いくら王子の庇護を受けてても、妃のメイドを傷つければ問題になる。
「そ、その女を早く外に出しなさい!」
怯み、そして怒鳴るセフィナの声を背に、私は使用人たちに引きずられるようにして屋敷を放り出された。
門の外で、さっきの門番が私を助け起こしてくれた。
「大丈……夫じゃないな」
私は俯いたまま、何も言えなかった。
「あっち」
「え?」
「商店街は、あっち」
「どういう意味?」
「逃げるんだろ?」
「まさか。逃げないよ」
門番はしばらく私を見つめ、それから小さく息を吐いた。
「……もっと酷いことになるぞ」
「それでも、逃げない」
「……そうか……」
彼の声は、どこか寂しげだった。
でも、私はもう決めていた。
逃げるのは、私じゃない。
ヴァネッサの部屋に戻ると、彼女は窓辺の椅子に腰かけたまま、私を見てにやりと笑った。
「逃げずに戻ったな」
その顔は、まるで試験に合格した生徒を褒める教師のようだった。
私は呆れた顔を隠す気にもなれず、ため息をついた。
「……あれが、もう1匹の鼠だ。どうだ? 会った感想は」
「話になりません。相手にする価値はないです」
妃は、腹を抱えて笑い出した。
その笑い方すら、どこか優雅で、底意地の悪さが滲んでいた。
「わらわも、あれの何がいいのかわからん。そちにわかるか?」
「そんなもの、興味ありません。いつ出会ったのか知りませんが、今より若い頃なら──単純に、見た目が好みだったんでしょう」
ティエルは24歳。
あの愛人がいつから傍にいたのかは知らないけれど、同じくらいだろう。どう見ても育ちは良くない。

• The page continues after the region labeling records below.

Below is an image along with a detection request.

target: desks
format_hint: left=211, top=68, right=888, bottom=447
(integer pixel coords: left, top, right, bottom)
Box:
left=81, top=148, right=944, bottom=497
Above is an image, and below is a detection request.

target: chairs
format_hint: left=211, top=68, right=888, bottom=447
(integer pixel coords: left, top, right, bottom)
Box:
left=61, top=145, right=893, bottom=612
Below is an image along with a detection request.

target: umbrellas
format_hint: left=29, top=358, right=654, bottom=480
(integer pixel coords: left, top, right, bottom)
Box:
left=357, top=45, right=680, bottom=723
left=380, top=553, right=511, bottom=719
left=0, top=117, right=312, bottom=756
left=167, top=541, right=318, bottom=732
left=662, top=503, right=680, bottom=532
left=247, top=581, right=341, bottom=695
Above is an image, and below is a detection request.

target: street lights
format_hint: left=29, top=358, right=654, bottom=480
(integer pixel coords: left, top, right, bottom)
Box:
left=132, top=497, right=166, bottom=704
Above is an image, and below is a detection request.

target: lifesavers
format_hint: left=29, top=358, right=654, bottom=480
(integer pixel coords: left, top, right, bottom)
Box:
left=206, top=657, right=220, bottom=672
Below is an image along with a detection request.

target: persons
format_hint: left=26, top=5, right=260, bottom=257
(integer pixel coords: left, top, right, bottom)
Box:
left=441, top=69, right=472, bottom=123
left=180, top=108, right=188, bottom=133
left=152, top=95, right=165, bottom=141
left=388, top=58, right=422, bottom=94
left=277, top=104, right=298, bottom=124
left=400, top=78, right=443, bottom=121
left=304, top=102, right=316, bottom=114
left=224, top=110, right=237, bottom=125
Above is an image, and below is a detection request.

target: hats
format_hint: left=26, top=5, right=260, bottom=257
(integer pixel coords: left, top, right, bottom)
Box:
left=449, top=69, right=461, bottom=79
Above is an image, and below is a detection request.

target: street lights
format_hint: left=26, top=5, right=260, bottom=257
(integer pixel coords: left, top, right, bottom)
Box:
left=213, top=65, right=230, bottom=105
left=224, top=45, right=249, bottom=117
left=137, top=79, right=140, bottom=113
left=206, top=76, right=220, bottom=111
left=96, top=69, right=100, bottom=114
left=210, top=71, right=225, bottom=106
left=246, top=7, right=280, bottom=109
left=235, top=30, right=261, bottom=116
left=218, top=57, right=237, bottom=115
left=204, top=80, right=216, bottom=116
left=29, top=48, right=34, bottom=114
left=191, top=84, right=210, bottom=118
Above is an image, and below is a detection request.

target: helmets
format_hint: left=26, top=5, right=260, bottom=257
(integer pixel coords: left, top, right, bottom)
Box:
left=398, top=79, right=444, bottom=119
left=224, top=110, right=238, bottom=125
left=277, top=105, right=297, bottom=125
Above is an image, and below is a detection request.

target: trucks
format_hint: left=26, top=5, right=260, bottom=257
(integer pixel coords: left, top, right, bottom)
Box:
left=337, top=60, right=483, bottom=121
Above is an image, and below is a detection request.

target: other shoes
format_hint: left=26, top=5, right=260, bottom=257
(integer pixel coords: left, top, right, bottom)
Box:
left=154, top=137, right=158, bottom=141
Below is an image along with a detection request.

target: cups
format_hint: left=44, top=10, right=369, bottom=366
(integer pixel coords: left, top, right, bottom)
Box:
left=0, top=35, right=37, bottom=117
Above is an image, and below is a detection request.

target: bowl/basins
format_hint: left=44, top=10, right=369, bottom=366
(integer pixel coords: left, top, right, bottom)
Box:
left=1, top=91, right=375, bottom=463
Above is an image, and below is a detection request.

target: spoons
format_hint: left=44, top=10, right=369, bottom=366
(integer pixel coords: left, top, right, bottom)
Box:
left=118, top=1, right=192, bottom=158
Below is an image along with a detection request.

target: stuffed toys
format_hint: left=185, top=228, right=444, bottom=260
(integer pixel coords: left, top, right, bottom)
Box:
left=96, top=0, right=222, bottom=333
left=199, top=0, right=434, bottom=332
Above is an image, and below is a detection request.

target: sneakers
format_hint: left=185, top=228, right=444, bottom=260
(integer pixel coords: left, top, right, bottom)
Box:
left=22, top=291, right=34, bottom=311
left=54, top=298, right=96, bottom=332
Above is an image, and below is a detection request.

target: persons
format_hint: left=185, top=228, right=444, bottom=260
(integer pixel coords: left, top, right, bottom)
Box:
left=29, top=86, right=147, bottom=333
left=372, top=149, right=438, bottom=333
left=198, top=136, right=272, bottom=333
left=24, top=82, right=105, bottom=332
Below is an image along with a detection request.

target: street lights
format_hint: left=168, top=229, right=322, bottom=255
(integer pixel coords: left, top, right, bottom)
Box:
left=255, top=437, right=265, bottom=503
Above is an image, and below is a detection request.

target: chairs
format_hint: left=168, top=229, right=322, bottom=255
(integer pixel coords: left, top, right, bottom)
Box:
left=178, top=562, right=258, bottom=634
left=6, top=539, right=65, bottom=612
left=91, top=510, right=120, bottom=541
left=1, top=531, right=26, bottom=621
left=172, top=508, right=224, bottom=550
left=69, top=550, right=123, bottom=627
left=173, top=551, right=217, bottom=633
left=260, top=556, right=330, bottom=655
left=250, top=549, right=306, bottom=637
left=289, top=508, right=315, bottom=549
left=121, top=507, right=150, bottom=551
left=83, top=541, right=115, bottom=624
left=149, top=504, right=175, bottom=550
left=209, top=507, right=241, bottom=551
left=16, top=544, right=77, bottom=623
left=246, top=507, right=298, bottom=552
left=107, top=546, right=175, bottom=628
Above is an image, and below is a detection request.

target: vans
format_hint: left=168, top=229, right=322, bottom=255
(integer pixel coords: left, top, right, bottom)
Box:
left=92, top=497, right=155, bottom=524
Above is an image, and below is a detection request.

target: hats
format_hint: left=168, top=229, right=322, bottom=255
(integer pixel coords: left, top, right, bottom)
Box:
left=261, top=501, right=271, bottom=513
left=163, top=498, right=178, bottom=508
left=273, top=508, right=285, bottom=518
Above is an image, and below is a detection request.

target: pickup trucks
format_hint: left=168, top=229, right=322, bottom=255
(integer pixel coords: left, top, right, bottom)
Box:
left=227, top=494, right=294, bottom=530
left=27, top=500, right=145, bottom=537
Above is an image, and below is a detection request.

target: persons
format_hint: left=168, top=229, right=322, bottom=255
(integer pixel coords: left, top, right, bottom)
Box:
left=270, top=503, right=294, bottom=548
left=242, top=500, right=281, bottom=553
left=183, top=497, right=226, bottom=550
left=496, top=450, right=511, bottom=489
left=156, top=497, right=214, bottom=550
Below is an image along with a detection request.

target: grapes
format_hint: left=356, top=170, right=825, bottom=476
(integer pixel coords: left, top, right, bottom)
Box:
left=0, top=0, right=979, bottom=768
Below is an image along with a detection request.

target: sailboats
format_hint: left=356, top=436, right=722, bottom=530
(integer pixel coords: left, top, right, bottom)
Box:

ヴァネッサに反発したいタイミングで、見た目が好みの女性に出会った──その程度の理由で囲ったのだろう。くだらない。
ティエルは「後宮に4人の女性がいる」と言った。
全員“白い関係”で、妻にするのは私"だけ"だと。
でも、それ以外に「本命の愛人がいる」とは言わなかった。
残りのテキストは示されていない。